Is there a command that will return the position of a the first space found in a filename starting from the right?

Example:

"my filename.txt" would return 13 "my file name.txt" would return 9

Thanks

Answer 1

PowerShell:

PS C:\> $s = "test string 1"
PS C:\> $s.LastIndexOf(" ")
11

Answer 2

There is no direct batch command, but it is not hard to compute. You can use find/replace to remove everything up through the first space. Then all you need do is compute the remaining length and add 1.

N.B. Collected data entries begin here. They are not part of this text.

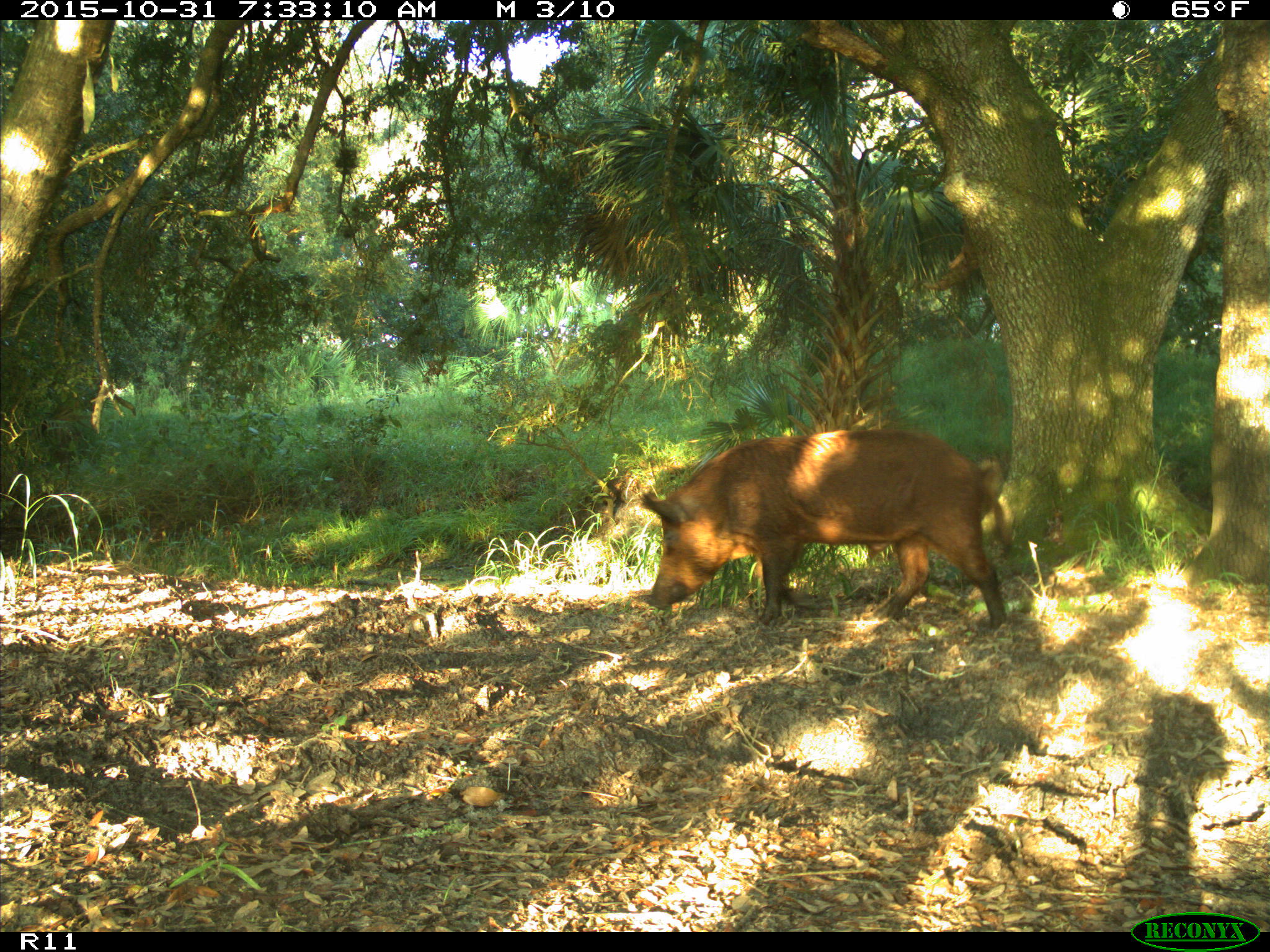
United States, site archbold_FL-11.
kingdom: Animalia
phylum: Chordata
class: Mammalia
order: Artiodactyla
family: Suidae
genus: Sus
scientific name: Sus scrofa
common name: wild boar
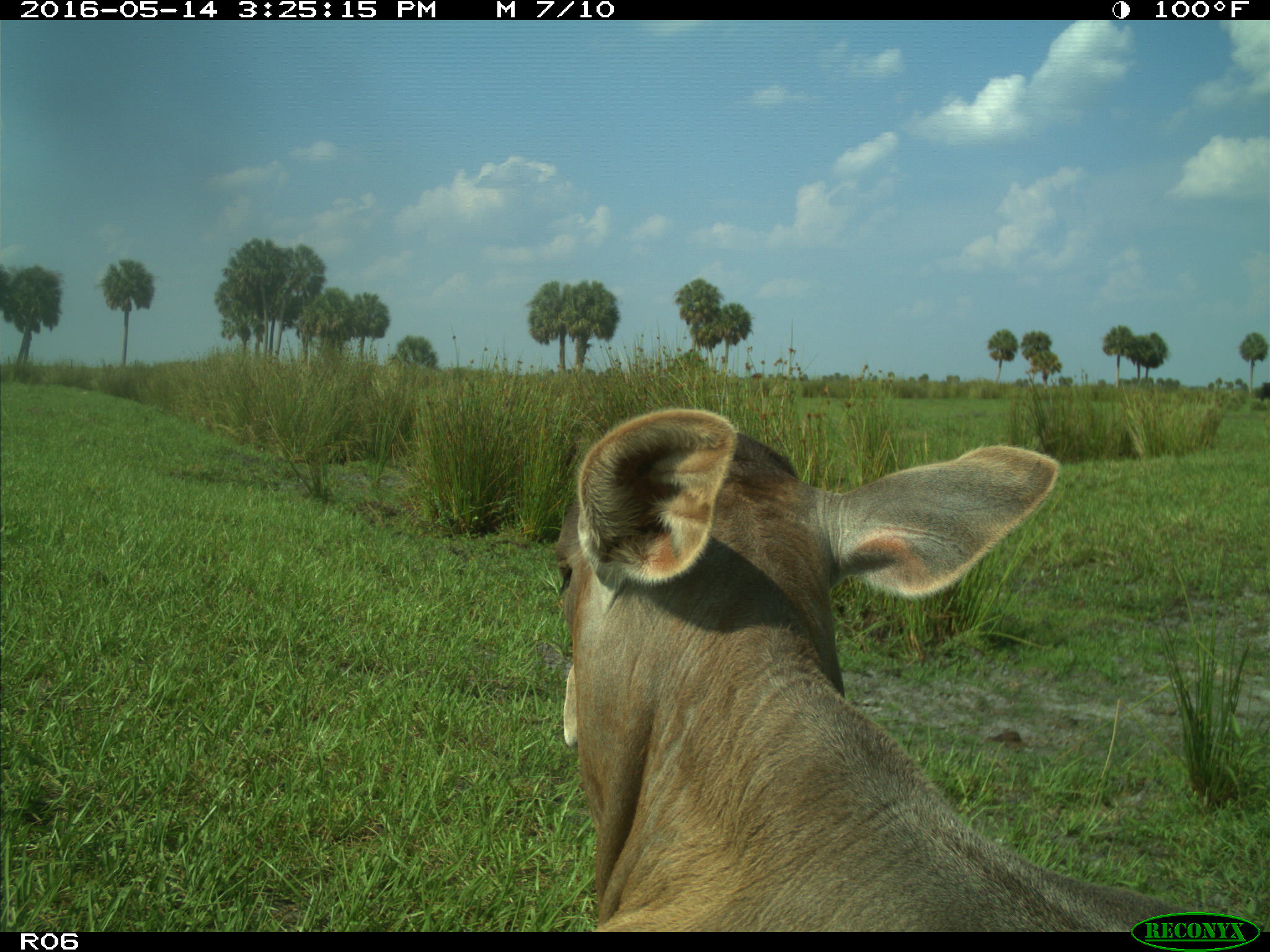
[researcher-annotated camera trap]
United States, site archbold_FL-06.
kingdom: Animalia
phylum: Chordata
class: Mammalia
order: Artiodactyla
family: Bovidae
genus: Bos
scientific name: Bos taurus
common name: domestic cow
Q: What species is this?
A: Bos taurus (domestic cow).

I recommend the good performing :strlen function

@echo off
setlocal enableDelayedExpansion
set "var=my filename.txt"
set "test=!var:* =!"
call :strlen pos test 
set /a pos+=1
echo result=%pos%
exit /b

:strlen <resultVar> <stringVar>
setlocal EnableDelayedExpansion
set "s=!%~2!#"
set "len=0"
for %%P in (4096 2048 1024 512 256 128 64 32 16 8 4 2 1) do (
  if "!s:~%%P,1!" NEQ "" ( 
    set /a "len+=%%P"
    set "s=!s:~%%P!"
  )
)
endlocal & set "%~1=%len%"
exit /b

Answer 3

@ECHO Off
SETLOCAL
set "var=my filename.txt"
:: here call the function. returns "length"
CALL :mylength
ECHO Length is %length% ERRORLEVEL is %errorlevel%
GOTO :EOF

:mylength
setlocal
SET /a length=0
:mylenloop
IF "%var:~-1%" neq " " SET "var=%var:~0,-1%"&SET /a length+=1&GOTO mylenloop
endlocal&SET length=%length%
:: optional : set errorlevel to the length as well
EXIT /b %length%

This function returns the length of the string after the space. If you want to include the space, simply change SET /a length=0 to SET /a length=1.

You don't say what to do if there are no spaces in the string, but this solution works where there is more than one space.